Just Getting Started
One step in that direction, says Olsen, is OpenWrap OTT, a server-to-server header bidding product that PubMatic launched in June to solve for such problems as latency, repetitive ads, and the lack of competitive separation at the same time that it provides the best possible yield for publishers and the best possible experience for viewers. “The efficiency of implementation is there for publishers,” says Riddell, whose company has signed on with OpenWrap. “It’s a very quick integration process and provides better end user experience and better monetization of the inventory overall.”
But given the speed at which television is advancing, solving for these problems is only the beginning.

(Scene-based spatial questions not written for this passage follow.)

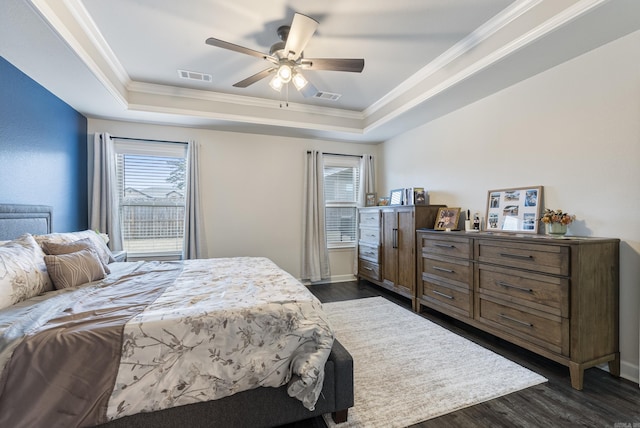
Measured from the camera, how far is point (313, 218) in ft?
15.4

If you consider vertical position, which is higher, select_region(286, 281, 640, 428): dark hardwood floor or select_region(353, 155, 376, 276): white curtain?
select_region(353, 155, 376, 276): white curtain

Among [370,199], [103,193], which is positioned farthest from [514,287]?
[103,193]

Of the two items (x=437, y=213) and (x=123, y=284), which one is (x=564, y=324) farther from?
(x=123, y=284)

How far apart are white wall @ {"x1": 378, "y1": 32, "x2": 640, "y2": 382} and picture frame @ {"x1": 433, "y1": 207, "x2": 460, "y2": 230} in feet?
0.48

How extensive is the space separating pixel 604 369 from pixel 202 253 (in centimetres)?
446

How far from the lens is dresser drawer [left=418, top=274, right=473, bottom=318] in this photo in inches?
111

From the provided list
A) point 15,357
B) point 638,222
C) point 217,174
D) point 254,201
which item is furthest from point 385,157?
point 15,357

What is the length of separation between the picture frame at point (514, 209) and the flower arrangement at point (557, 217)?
0.64 feet

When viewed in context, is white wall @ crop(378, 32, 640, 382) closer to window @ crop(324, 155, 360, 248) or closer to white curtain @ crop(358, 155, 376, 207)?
white curtain @ crop(358, 155, 376, 207)

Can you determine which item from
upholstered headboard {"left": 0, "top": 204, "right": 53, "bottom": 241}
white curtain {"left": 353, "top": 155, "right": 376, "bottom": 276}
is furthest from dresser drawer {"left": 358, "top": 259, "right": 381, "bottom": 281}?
upholstered headboard {"left": 0, "top": 204, "right": 53, "bottom": 241}

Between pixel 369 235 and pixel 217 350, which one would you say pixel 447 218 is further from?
pixel 217 350

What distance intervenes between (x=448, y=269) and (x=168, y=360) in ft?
8.95

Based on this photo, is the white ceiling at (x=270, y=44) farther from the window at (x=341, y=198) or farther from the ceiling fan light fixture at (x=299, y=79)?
the window at (x=341, y=198)

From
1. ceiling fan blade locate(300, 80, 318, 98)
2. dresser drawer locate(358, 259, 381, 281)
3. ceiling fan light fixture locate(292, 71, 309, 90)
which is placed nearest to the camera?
ceiling fan light fixture locate(292, 71, 309, 90)
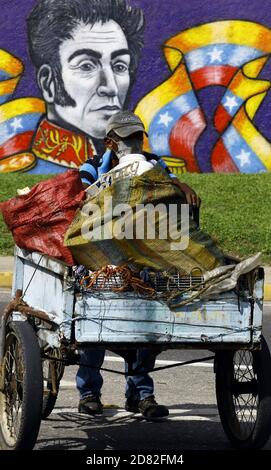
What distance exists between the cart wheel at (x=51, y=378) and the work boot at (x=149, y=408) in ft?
1.78

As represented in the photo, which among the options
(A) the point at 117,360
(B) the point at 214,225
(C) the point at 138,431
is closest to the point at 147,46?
(B) the point at 214,225

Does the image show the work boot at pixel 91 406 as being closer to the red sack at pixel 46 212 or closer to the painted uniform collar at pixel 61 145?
the red sack at pixel 46 212

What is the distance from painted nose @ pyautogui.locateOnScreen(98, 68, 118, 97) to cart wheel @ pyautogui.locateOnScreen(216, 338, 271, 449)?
1435cm

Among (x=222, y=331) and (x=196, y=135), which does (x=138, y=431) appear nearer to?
(x=222, y=331)

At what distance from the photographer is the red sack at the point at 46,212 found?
684 centimetres

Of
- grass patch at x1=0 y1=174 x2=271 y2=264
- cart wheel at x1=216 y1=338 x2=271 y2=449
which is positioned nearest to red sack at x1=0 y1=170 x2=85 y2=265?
cart wheel at x1=216 y1=338 x2=271 y2=449

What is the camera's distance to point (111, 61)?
21.3 metres

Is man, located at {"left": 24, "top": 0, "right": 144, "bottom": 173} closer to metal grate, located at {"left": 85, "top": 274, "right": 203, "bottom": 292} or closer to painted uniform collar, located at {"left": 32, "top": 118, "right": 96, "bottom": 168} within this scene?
painted uniform collar, located at {"left": 32, "top": 118, "right": 96, "bottom": 168}

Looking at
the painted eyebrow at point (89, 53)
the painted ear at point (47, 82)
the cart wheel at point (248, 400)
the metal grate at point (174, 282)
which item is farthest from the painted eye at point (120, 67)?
the metal grate at point (174, 282)

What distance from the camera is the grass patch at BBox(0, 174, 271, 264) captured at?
A: 16.2 meters

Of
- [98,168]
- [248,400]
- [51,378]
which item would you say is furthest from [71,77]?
[248,400]

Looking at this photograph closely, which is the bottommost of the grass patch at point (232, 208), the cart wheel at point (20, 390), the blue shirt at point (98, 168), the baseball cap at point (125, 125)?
the cart wheel at point (20, 390)

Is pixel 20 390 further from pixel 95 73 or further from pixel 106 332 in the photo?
pixel 95 73

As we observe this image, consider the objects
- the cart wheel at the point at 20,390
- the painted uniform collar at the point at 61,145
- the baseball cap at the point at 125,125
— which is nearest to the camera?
the cart wheel at the point at 20,390
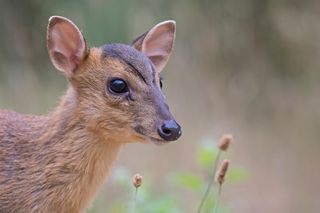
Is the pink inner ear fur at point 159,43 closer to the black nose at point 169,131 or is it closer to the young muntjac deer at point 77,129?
the young muntjac deer at point 77,129

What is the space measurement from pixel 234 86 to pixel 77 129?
5475 mm

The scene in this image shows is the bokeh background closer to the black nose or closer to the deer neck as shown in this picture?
the deer neck

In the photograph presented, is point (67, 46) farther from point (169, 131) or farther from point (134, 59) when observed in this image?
point (169, 131)

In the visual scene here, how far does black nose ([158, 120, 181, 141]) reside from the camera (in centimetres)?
532

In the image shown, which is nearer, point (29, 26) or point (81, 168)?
point (81, 168)

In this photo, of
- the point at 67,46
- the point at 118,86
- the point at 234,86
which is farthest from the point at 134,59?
the point at 234,86

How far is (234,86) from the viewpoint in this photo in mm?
11156

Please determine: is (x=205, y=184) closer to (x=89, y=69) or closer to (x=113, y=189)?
(x=89, y=69)

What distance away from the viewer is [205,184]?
6.88 m

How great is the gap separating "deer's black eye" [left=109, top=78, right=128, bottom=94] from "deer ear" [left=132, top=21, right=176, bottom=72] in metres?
0.53

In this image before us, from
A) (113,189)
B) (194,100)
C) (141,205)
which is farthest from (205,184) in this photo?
(194,100)

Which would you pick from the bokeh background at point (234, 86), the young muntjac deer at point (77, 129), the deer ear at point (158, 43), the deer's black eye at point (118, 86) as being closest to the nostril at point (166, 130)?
the young muntjac deer at point (77, 129)

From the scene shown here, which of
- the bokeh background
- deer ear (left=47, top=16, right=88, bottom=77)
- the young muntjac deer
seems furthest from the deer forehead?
the bokeh background

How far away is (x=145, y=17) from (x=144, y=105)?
469 centimetres
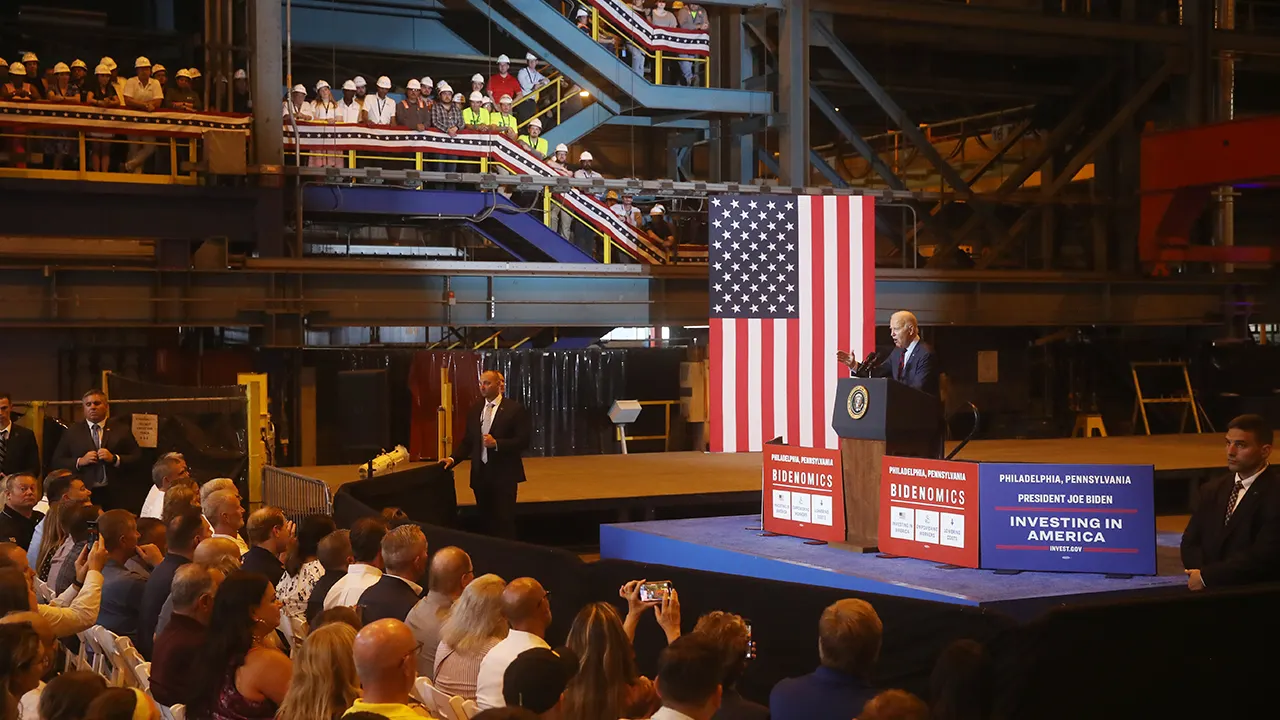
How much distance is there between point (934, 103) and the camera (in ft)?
103

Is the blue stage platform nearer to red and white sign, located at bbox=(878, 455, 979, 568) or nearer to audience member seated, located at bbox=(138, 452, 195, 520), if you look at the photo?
red and white sign, located at bbox=(878, 455, 979, 568)

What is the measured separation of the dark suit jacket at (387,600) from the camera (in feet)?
21.9

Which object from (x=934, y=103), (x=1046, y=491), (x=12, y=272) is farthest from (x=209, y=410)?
(x=934, y=103)

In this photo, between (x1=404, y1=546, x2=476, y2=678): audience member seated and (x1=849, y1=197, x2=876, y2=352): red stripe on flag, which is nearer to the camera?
(x1=404, y1=546, x2=476, y2=678): audience member seated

Due in part to COVID and the homebound population’s dramatic increase in viewership, says Riddell, “advancements that streaming services would have made in a decade have been condensed into a year.” Kidoodle, for one, has realized over 240% growth since the start of COVID and is still seeing more than a 30% month-over-month growth rate. Riddell predicts that overall “we’ll see an accelerated shift of budgets away from traditional linear to OTT and CTV environments—by a factor of three to five times what it would have been.”
Olsen notes that “Brands will need to reach consumers when they’re most receptive, using machine learnings to know what ad content to choose for which audiences. Publishers will sell an audience across screens, and buyers can reach those audiences on any screen at the point when they’re most receptive. The smarter we get about this, the better we can customize the ad pods and the better the user experience.”
Farewell to Traditional Ad Serving
And this, Olsen suggests, will change the game for ad serving within a year.
“Traditional ad serving will fade away,” Olsen contends, “because agility and flexibility are coming to rule the TV space. Why should a buyer pay a guaranteed amount for a show that airs months away in an upfront, when you can now buy in real time—for the price that the market determines at that particular time? Advertisers are going to spend their money where and when they know they are going to reach their audience.”
For brands with a family-focused audience, Kidoodle might just be the answer, just as the direction in which Kidoodle has moved to match ad quality to content quality is likely to work for publishers focused on other demographics. “We’ve done a study to gauge parents’ attitudes about streaming,” says Karina Vasquez, Kidoodle’s director of B2B marketing, “and 95% said they need better options for managing the content their kids are exposed to. That plays a factor in terms of how both the content and the environment in which that content exists is working to alleviate parental concern.” And given the success Kidoodle has achieved, it seems the network—which now auto-plays a lesson in COVID-preventing handwashing whenever the channel comes on—is one publisher that is firmly positioned for just the kind of success that Olsen has envisioned.